3D model extract showing detail of one of the proposed raw water connections - Courtesy of eight2O

 

Coppermills AWTW is located in North East London and treats reservoir stored water, producing around 500Ml/d of treated water. Construction of the first phase of Coppermills Water Treatment Works were completed in 1969, with a further phase to add primary filtration completed in the 1970s. Modifications to uprate the output of the works to its current design maximum of 680Ml/d was undertaken in the 1980s with links to the London ring main added later that decade. In the 1990s interstage ozonation was incorporated prior to the slow sand filters which had a layer of GAC added to enable the treatment of pesticides.

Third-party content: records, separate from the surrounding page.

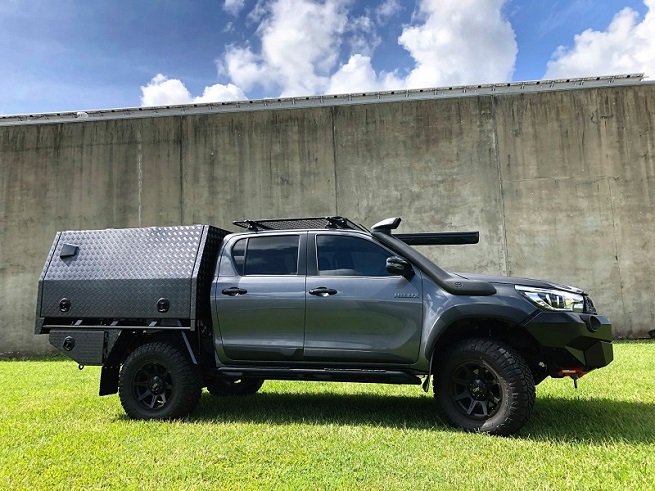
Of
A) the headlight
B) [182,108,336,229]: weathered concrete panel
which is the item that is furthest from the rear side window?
[182,108,336,229]: weathered concrete panel

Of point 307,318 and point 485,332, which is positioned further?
point 307,318

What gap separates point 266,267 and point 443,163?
9.11 meters

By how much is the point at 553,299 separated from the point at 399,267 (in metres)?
1.32

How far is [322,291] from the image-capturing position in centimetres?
474

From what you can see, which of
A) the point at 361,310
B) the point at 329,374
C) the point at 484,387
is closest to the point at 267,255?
the point at 361,310

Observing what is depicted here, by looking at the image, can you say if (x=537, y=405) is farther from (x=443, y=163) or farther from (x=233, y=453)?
(x=443, y=163)

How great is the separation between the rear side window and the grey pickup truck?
0.5 inches

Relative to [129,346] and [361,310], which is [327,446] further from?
[129,346]

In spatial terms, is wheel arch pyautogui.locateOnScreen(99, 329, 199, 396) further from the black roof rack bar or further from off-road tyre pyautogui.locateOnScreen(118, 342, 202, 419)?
the black roof rack bar

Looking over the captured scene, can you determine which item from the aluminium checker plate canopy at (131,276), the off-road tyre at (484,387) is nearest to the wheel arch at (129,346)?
the aluminium checker plate canopy at (131,276)

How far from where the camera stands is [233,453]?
12.1 ft

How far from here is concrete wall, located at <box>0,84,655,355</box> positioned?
41.6ft

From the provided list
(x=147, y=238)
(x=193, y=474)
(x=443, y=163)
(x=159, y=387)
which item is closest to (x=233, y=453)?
(x=193, y=474)

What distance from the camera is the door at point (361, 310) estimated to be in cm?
451
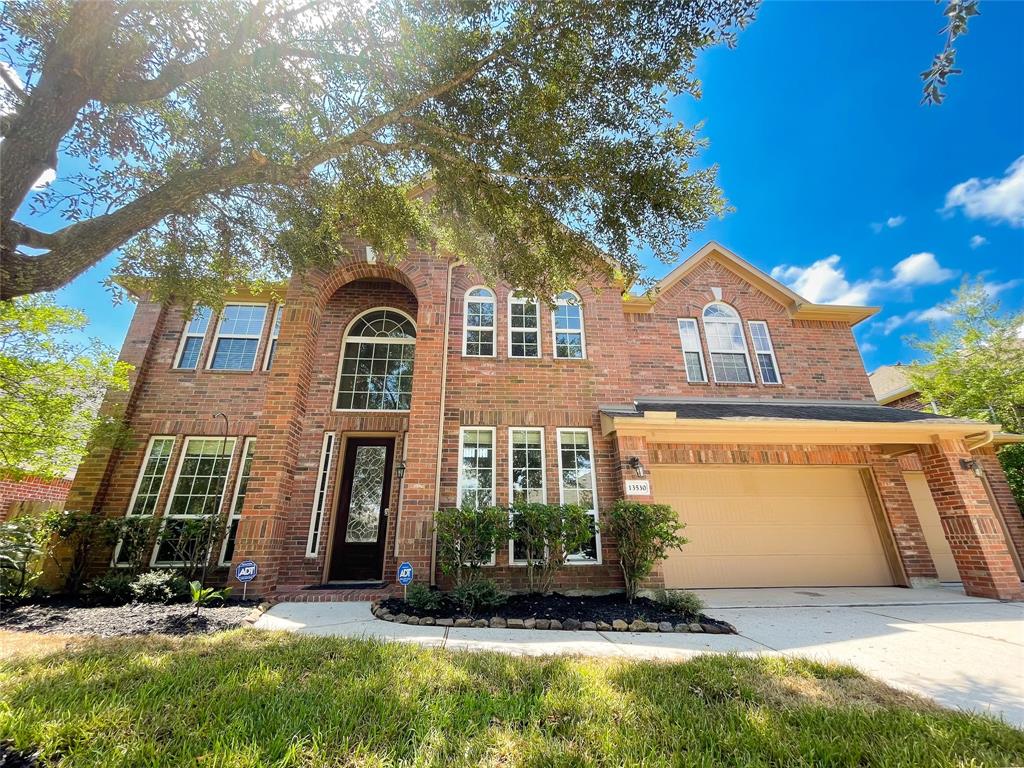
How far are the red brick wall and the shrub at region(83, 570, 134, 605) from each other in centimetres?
682

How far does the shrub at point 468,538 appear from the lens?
6.05 meters

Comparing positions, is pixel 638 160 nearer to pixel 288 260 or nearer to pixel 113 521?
pixel 288 260

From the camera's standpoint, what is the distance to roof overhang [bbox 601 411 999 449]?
7.10 m

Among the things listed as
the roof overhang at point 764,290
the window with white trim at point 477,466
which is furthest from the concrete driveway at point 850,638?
the roof overhang at point 764,290

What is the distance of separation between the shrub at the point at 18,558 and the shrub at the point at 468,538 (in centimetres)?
594

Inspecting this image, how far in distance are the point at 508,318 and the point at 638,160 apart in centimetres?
392

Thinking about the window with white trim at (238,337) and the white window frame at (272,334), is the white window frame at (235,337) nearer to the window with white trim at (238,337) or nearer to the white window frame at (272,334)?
the window with white trim at (238,337)

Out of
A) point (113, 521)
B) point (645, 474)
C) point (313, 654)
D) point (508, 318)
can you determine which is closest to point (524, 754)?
point (313, 654)

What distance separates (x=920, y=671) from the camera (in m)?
3.44

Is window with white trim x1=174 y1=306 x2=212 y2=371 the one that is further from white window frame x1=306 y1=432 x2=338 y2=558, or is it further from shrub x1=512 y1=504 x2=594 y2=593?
shrub x1=512 y1=504 x2=594 y2=593

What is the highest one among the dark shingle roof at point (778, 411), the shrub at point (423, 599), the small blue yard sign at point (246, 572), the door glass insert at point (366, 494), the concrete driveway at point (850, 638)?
the dark shingle roof at point (778, 411)

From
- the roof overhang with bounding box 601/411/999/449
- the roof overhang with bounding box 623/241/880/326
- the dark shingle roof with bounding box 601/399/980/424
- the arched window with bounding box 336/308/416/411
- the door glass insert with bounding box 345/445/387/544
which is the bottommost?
the door glass insert with bounding box 345/445/387/544

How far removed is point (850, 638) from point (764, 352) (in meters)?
6.95

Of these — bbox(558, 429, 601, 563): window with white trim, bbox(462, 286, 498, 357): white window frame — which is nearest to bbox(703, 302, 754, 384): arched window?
bbox(558, 429, 601, 563): window with white trim
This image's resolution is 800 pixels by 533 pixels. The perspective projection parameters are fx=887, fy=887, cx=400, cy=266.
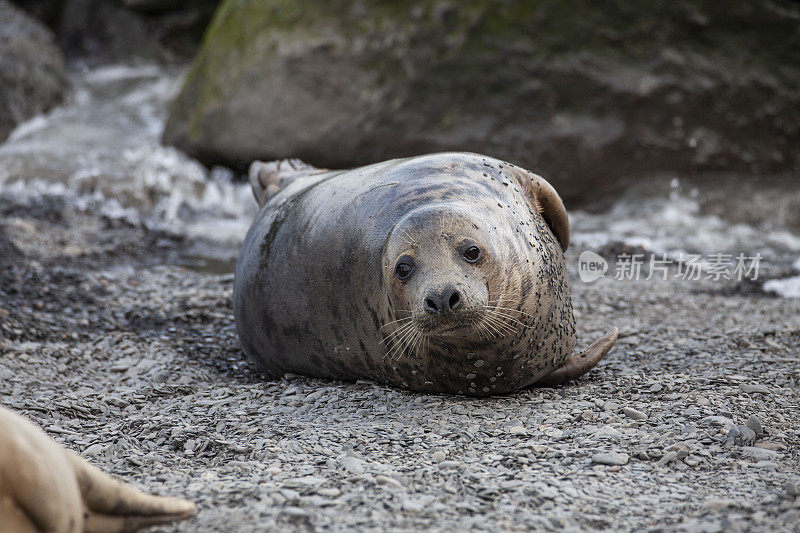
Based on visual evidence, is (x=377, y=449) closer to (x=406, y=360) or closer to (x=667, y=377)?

More recently, a transfer pumping station to allow movement of treated water to/from the ring main was added in 2012.

 

Background

The Lea Valley raw water network supplies the works with stored water from the King George V, William Girling, Lockwood, Banbury, High Maynard, East and West Warwick, and Walthamstow No. 4 and No. 5 Reservoirs which are charged variously by abstraction from the River Lea and the New River. The stored water flows to Coppermills AWTW by gravity. There is a small pumped supply from Coppermills Stream which is fed from the reservoirs to maintain a compensation flow in the stream. Raw water is also abstracted from the River Thames at Hampton and delivered to Coppermills by a 100” diameter tunnel to the Lockwood Pumping Station, which feeds Lockwood, Banbury and High Maynard Reservoirs.

 

The works provides several stages of treatment to produce a reliable supply of potable water. Firstly, primary rapid gravity filters (RGFs) remove a large proportion of the suspended solids and algae in the raw water. The filtered water is then ozonated to oxidise dissolved contaminants prior to slow sand filtration (SSF) where the break down products are removed by a range of mechanisms including filtration, adsorption and biological assimilation. Finally, the filtered water is disinfected by chlorination and then chemically conditioned before entering the distribution supply network.

 

Aerial view of part of Coppermills work, showing the existing RGF block (24 (No.) filters top left), new RGF plant is to be constructed in the position of the maintenance buildings and 3 oil storage tanks below (middle left) - Courtesy of eight2O

 

Raw water supply

Historically, the works operators have managed the quality of the raw water supply by careful selection of the feed source.

 

Each of the raw water reservoirs is different in size and layout, which generally results in varying levels of algal activity at any particular time. Over recent years however, environmental changes have led to increased algal activity which means the operators have found it more difficult to manage raw water abstraction effectively.

 

Consequently, the output of the works has been significantly reduced due to the poor quality of water entering the site during algal bloom periods. Typically, during the spring algal bloom multi-celled filamentous algae blind the rapid gravity filters, resulting in the need for more frequent backwashes and loss of filtered water production. This impacts the operation of the rest of the works and reduces the amount of water supplied into the London zone.

 

The water quality experienced in the spring algal bloom in 2008, for example, reduced the output of the works to below 380Ml/d.

 

3D model extract showing the proposed new RGF plant - Courtesy of eight2O

 

Solutions

Thames Water has studied a range of possible solutions to improve/reduce the risk to Security of Supply associated with these algal bloom periods. These considered the nature and quantity of the various algal species experienced, along with their impact upon the current treatment process. Following further exploration of the various solution implementation requirements, these studies concluded that the lowest whole life cost option was to improve the primary filtration at Coppermills, to ensure that up to 550Ml/d of filtered water can be produced, even during periods of poor raw water quality.

 

More detailed investigations and trials of the various options to achieve this improvement in primary filtration considered refurbishment/upgrade of the existing RGF block, a separate new RGF extension and novel pile cloth media filtration. These further studies concluded:

 

Refurbishment/upgrade of the existing filters was theoretically viable using pumice or filtralite in a dual media configuration although a number of key risks remained. These included; increased hydraulic loading rates, a lack of available driving head and concerns regarding potential media loss from the relatively shallow existing filters.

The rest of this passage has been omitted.